# Explore the material:
A – Decide whether each statement agrees with the Camino shortcut text, answering yes or no and quoting the deciding words: (i) the hospitaliero said the Camino route offered good views of the coast; (ii) the beach the walkers reached was 5km long; (iii) they drank tinto de verano several times on the trip.
B – Using the Camino shortcut text, explain in one to three sentences why the hospitaliero wrote "NO" on the sign for the left turn.

# Text section:
[Start of section]

We stopped by the albergue on our way out of town to talk to the hospitaliero (on a tip from a lovely Spanish couple, who told me to ask about the shortcut), who told us not to take the Camino. She said we would run into a sign along the Camino for a left turn, but that she had written a "NO" on it, just to make sure people won't go there. According to her, it's a terrible hike - poorly maintained, lots of ups and downs, and completely wooded with no good views of neither the valley below or the coast across the valley. Sure enough, we found that sign:
And found some other Camino folks sitting confused next to it by the side of the road (including our French guy friends from the church a few days before).
But it turns out, the shortcut along the highway was definitely worth it. We were rewarded after a few kilometers walking with gorgeous views of the biggest beach we had seen so far (even bigger than at Islares!). Turns out, the beach was 5km long!
We were so tired from the incredible heat that day that after acquiring our map in the town center, all we could do was be exhausted.
So we just called that afternoon a beach afternoon, celebrating with some tinto de verano (the first and only of the entire trip).

[End of section]

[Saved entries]
[Start of section]

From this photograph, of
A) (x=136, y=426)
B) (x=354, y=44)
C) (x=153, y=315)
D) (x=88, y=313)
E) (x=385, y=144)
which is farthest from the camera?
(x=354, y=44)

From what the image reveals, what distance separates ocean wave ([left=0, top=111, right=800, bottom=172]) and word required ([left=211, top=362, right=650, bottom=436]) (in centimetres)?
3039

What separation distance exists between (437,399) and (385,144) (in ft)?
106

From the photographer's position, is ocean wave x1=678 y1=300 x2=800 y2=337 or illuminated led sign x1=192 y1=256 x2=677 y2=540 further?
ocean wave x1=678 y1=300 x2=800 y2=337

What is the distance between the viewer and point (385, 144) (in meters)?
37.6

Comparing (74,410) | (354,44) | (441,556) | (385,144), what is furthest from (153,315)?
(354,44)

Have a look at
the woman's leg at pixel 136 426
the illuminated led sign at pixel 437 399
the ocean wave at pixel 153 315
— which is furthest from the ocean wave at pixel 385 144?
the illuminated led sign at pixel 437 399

[End of section]
[Start of section]

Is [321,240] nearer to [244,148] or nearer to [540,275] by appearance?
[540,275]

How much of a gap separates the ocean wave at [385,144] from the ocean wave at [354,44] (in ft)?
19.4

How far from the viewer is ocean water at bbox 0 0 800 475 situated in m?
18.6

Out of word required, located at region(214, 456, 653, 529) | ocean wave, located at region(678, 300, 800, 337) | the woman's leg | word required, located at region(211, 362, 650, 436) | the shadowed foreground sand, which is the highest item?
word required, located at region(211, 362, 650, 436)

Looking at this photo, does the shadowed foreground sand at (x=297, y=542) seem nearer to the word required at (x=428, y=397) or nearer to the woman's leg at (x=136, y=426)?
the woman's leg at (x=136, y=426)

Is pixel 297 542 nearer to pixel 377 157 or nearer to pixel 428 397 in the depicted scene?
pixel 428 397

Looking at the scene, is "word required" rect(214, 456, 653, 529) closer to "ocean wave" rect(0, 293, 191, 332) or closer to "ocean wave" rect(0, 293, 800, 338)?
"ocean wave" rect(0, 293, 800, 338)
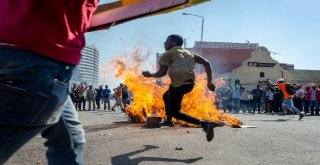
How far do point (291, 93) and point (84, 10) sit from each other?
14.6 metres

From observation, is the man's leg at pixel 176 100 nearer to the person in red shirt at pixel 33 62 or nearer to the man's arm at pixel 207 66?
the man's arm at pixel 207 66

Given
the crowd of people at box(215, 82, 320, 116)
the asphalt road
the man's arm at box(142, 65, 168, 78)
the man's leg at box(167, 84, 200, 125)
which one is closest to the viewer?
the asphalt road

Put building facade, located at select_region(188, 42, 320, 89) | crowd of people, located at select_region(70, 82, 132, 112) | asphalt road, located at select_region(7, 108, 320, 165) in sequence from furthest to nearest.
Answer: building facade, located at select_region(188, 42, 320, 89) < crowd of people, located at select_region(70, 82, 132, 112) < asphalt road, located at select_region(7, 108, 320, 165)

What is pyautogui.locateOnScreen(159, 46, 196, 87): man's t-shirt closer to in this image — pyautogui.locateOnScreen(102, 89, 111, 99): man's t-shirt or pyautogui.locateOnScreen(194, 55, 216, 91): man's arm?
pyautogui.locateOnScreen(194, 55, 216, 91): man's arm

[End of section]
[Start of section]

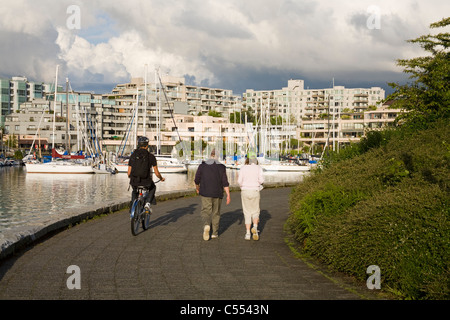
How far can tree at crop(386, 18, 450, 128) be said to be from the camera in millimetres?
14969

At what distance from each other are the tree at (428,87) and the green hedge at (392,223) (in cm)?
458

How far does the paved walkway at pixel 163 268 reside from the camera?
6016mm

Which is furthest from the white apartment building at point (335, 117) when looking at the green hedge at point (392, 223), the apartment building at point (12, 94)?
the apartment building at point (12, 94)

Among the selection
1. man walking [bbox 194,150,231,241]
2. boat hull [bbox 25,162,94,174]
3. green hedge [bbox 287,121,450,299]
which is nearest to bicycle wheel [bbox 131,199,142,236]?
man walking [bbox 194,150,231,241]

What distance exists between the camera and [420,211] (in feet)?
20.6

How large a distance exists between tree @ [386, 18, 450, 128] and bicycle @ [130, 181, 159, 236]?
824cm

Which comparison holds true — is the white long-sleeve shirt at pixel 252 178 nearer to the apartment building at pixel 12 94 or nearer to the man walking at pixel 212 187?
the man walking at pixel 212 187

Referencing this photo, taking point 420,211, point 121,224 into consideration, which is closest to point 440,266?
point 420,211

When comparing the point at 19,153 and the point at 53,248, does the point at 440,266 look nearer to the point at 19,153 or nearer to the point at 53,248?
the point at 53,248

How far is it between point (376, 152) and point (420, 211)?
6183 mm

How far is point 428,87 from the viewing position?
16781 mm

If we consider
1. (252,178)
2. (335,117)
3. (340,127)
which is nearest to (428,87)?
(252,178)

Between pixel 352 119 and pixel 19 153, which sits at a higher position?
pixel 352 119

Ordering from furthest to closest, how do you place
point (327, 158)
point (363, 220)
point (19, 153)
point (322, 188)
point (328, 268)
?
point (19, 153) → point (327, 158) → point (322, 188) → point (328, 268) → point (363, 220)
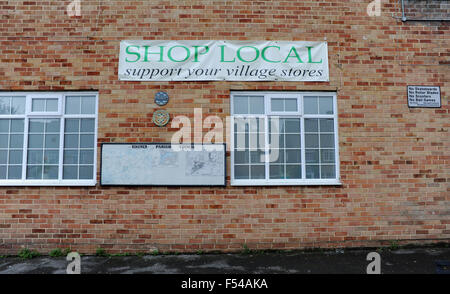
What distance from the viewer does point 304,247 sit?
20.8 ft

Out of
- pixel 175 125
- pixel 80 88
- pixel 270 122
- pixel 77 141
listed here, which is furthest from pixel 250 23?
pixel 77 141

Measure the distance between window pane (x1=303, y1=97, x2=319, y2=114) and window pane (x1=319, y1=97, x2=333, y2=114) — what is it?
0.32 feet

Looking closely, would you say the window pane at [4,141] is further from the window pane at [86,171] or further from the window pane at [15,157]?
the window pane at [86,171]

[End of section]

# Task results:
A –
(i) No: "completely wooded with no good views of neither the valley below or the coast across the valley"
(ii) Yes: "Turns out, the beach was 5km long!"
(iii) No: "(the first and only of the entire trip)"

B – She wrote it to make sure people wouldn't go that way. She considered that stretch of the Camino a terrible hike: poorly maintained, with lots of ups and downs, and completely wooded with no good views of the valley or the coast.